* _WHAT IS REQUIRED_
Pick up the post on the Fast Fourier Transform after its last sentence and keep writing it.

── TEXT SHOWN ──

Written by VGTHuang
on October 01, 2021

Fast Fourier Transform (FFT)

Fast Fourier Transform

Given two polynomials

\[A(x)=x^2+3x+2\quad\quad B(x)=2x^2+1\]

The coefficients of $A$ and $B$ is respectively $[1, 3, 2]$ and $[2,0,1]$. A multiplication of the two polynomials can be represented as

\[\begin{align} C(x)&=A(x)\cdot B(x)\\ &=2x^4+6x^3+5x^2+3x+2\longrightarrow C=[2,6,5,3,2] \end{align}\]

If $A=[a_0,a_1,...a_d]$, $B=[b_0,b_1,...b_d]$, then runtime of constructing $C=A\cdot B$ is $O(d^2)$. Can we do better?

In the n-dot representation of polynomials, $(d+1)$ dots uniquely define a degreed $d$ polynomial.

───
── STORED DATA ──

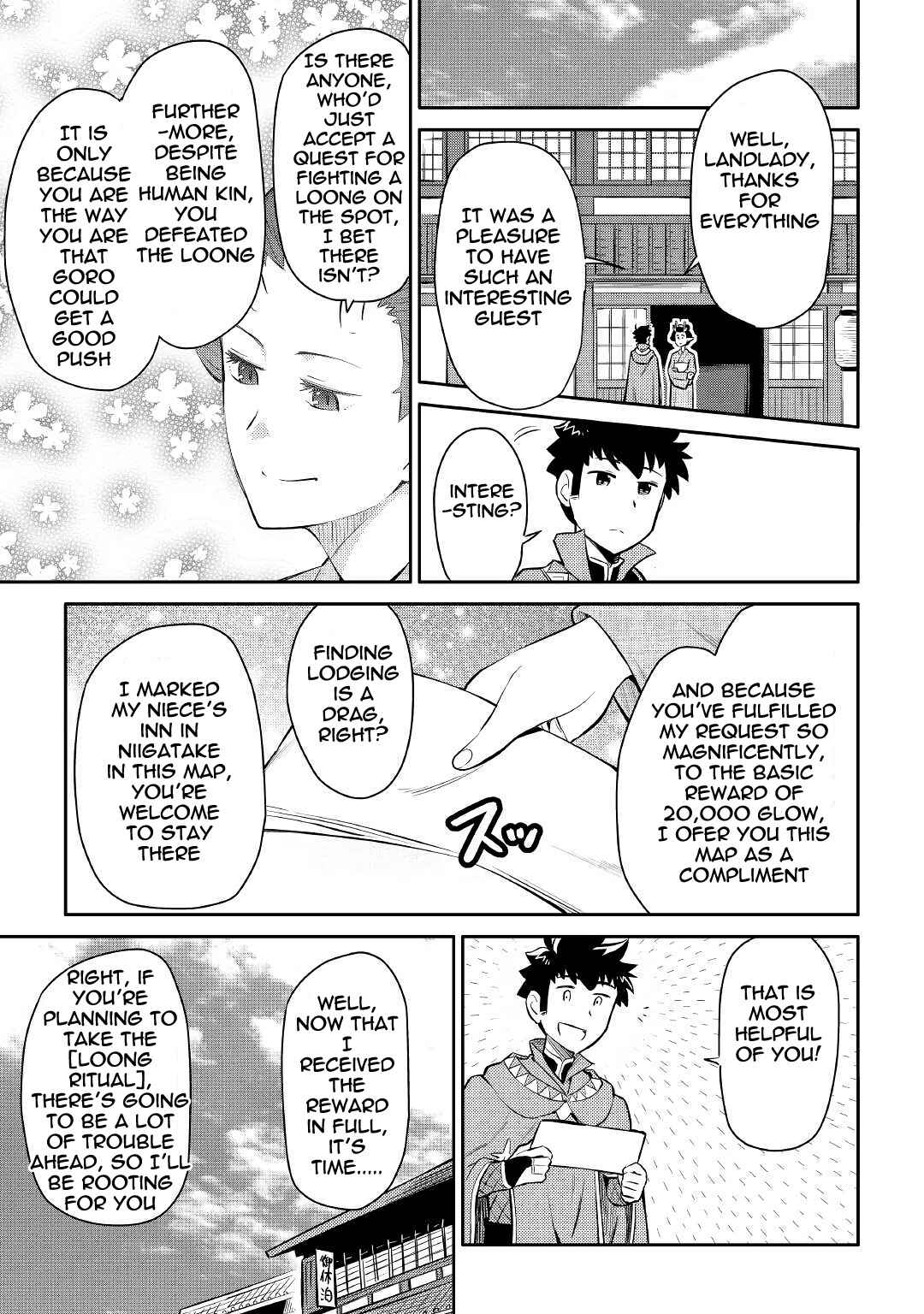 Page 7 Chapter 38 A Playthrough of a Certain Dudes VRMMO Life
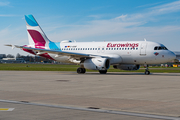 Eurowings Airbus A319-132 (D-AGWF) at  Hamburg - Fuhlsbuettel (Helmut Schmidt), Germany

───

* _WRITTEN ANSWER_
Given d points

\[\{(x_0, P(x_0)),(x_1, P(x_1)),...,(x_d, P(x_d))\}\\ P(x)=p_0+p_1x+...+p_dx^d\\\]

Solve it as a matrix vector product:

\[\begin{bmatrix} P(x_0)\\ P(x_1)\\ ...\\ P(x_d)\\ \end{bmatrix} = \begin{bmatrix} 1 & x_0 & x_0^2 & ... & x_0^d\\ 1 & x_1 & x_1^2 & ... & x_1^d\\ ...\\ 1 & x_d & x_d^2 & ... & x_d^d\\ \end{bmatrix} \begin{bmatrix} p_0\\ p_1\\ ...\\ p_d\\ \end{bmatrix}\]

or $\textbf{P}=M \cdot \textbf{p}$. Because one useful property of $M$ is that it’s always invertible for unique $x_0,...,x_d$ (Vandermonde matrix), it’s easy to prove that the unique $p_0,p_1,...,p_d$ always exists for said points.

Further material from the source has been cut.